### [Provided passage]
——————————
Who Is Devaluing and Why?

Jacinto Dávila, writing for leftist website Rebelión, examines the Venezuelan government’s recent overhaul of the country’s currency control system.


Jacinto Dávila, writing for leftist website Rebelión, examines the Venezuelan government’s recent overhaul of the country’s currency control system.

Do we know what we’re talking about? Probably not, because economic science (some say it isn’t a science), beyond its structural complexity, is a field of political battle, or at least, a sophisticated board for strategy games between opposing players. In these circumstances it’s unlikely that all players will declare their intentions, and even less, explain their strategies.

A democratically elected government (and whose leaders will have to submit themselves to electoral evaluation again) must declare their intentions. These politicians have a more limited game, as they can only half-conceal their strategies. To make it even harder, the politicians who don’t give in to one of the economic interests which they could be against, act in representation of everyone every time they declare, and every declaration is a guide to action for all society. What good is a guide if it isn’t as clear as possible?

“Devaluation” has become synonymous with “lack of confidence” for many people not versed in economics (it’s worth saying, the general public). However economists explain that reducing the nominal value of a currency, normally the decision of the government of the country in question, doesn’t mean that the country is then “worth less”, and to the contrary, it can be a way of strengthening the economy. In fact, when this reduction occurs in a “free” currency exchange market, they call it by another name (depreciation) and it becomes a natural act. All of this, of course, is part of the orthodox neoliberal conceptualisation trying to disguise itself as “neutral” science (reassessed due to its redundancy).
——————————
### [Extracted records]
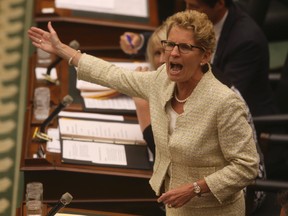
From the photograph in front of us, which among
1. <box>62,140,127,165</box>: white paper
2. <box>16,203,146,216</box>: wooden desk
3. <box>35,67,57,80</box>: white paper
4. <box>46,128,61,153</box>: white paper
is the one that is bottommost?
<box>16,203,146,216</box>: wooden desk

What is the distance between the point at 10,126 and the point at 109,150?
143 centimetres

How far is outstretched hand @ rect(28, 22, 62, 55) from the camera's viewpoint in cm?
329

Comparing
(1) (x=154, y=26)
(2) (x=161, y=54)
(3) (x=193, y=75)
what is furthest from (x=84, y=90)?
(3) (x=193, y=75)

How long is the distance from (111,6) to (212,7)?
109cm

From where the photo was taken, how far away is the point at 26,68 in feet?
18.6

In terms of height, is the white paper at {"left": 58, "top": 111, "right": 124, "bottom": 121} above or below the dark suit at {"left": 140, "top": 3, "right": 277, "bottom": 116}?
below

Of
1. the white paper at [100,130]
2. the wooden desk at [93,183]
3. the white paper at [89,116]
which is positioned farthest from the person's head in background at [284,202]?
the white paper at [89,116]

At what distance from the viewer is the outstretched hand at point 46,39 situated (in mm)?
3289

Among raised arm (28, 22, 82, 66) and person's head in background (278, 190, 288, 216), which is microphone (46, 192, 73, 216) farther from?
person's head in background (278, 190, 288, 216)

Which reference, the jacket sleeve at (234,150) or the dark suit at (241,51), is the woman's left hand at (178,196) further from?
the dark suit at (241,51)

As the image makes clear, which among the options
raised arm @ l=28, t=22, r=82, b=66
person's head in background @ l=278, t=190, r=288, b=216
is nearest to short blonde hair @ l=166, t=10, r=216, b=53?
raised arm @ l=28, t=22, r=82, b=66

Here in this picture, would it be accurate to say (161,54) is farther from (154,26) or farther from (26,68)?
(26,68)

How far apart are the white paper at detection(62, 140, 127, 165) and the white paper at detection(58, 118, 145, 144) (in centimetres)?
5

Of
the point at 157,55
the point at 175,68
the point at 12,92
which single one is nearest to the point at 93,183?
the point at 157,55
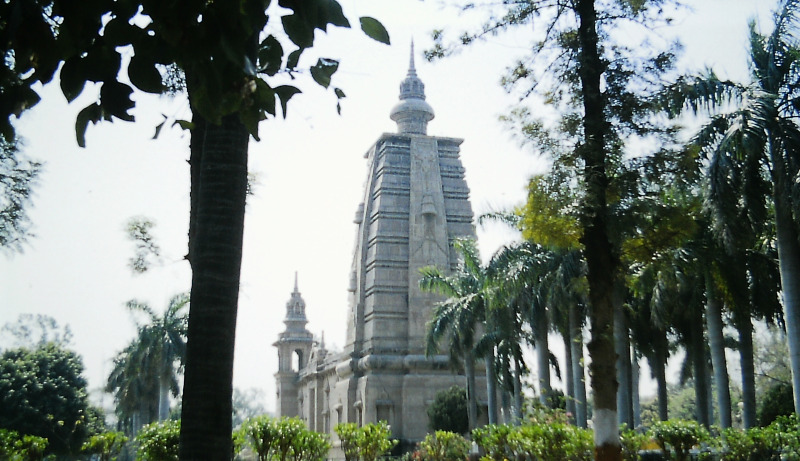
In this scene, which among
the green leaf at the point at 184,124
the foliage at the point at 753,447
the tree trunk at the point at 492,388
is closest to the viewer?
the green leaf at the point at 184,124

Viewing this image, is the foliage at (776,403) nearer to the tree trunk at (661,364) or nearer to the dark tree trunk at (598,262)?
the tree trunk at (661,364)

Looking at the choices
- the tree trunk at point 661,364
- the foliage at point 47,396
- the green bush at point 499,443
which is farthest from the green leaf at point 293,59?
the foliage at point 47,396

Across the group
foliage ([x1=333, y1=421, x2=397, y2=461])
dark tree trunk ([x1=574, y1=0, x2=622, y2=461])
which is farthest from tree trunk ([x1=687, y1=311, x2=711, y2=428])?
dark tree trunk ([x1=574, y1=0, x2=622, y2=461])

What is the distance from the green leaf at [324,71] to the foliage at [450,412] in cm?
3333

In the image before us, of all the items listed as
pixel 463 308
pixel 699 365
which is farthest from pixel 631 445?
pixel 463 308

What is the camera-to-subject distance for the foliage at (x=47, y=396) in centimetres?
3875

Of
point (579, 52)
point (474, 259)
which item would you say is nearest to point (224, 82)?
point (579, 52)

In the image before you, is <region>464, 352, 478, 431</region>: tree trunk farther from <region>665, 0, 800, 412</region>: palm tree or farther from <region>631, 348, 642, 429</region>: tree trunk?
<region>665, 0, 800, 412</region>: palm tree

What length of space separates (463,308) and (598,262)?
60.5 feet

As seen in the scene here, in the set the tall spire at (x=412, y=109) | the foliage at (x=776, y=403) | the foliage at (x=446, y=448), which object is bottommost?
the foliage at (x=446, y=448)

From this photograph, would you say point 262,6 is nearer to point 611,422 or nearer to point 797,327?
point 611,422

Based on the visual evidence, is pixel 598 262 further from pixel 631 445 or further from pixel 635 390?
pixel 635 390

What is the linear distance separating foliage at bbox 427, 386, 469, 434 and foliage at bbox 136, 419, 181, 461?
22.4 metres

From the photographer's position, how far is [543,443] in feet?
53.2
——————————
### [Requirements]
A - Quote the devaluation article between "Who Is Devaluing" and "explain their strategies.", inclusive.
B - Continue the devaluation article from its last sentence.

### [Results of the tasks]
A -
Who Is Devaluing and Why?

Jacinto Dávila, writing for leftist website Rebelión, examines the Venezuelan government’s recent overhaul of the country’s currency control system.


Jacinto Dávila, writing for leftist website Rebelión, examines the Venezuelan government’s recent overhaul of the country’s currency control system.

Do we know what we’re talking about? Probably not, because economic science (some say it isn’t a science), beyond its structural complexity, is a field of political battle, or at least, a sophisticated board for strategy games between opposing players. In these circumstances it’s unlikely that all players will declare their intentions, and even less, explain their strategies.

B -
The socialist government of the Bolivarian Republic of Venezuela, has just modified the legal and operative system of currency exchange control on the bolivar, turning it into a system with two points of access: 1) Conversion regulated at 6.30 BsF per U.S. dollar, as it has been since 2013, but from now on applicable only to transactions in the so-called national productive economy. And 2) Conversion at a floating rate for the rest of the economy, that will be defined through a mechanism of public auctions, called the Complementary System of Foreign Exchange Administration (SICAD), that the government has been testing out with economic actors since 2013, to offer foreign currency to those who don’t want or cannot justify their transaction as [part of] the national productive economy. In these tests, that were real transactions in which the whole country could participate, the average exchange rate was around 12 BsF per U.S. dollar.

Venezuela isn’t the only country with currency controls. In fact, two of her neighbours and great Mercosur partners, Argentina and Brazil, have types of currency control (the nominal Argentine dynamic is very similar to the Venezuelan one). There aren’t surprises on that side of things.

The surprise has been the [Venezuelan] government’s decision to index the allowances assigned to each citizen to obtain foreign currency for travel (up to 3000 USD) and for internet purchases (up to 300 USD) at that floating SICAD rate.

However what seems to constitute a national scandal is the eventual devaluation that the new system implies. There have been cries of complaint from Tyrians and Trojans, especially remembering that during his recent state of the nation address President Nicolas Maduro expressly declared that the bolivar would continue at a rate of 6.30 for 2014 and beyond.

Is this a devaluation? Did Maduro devalue?

They are different questions. Answer to the first: it’s the most likely. The SICAD rate at close to 12 BsF last year is a reference.

But the Maduro government doesn’t set that rate. That rate is fixed in a bid between economic agents that freely, meaning for their own reasons, decide that they cannot get the dollars they need another way. They are the ones who decide if it’s worth paying more than 6.30 dollars and avoid the procedures of the other rate, or simply [in order to] to get the dollars that are scarce.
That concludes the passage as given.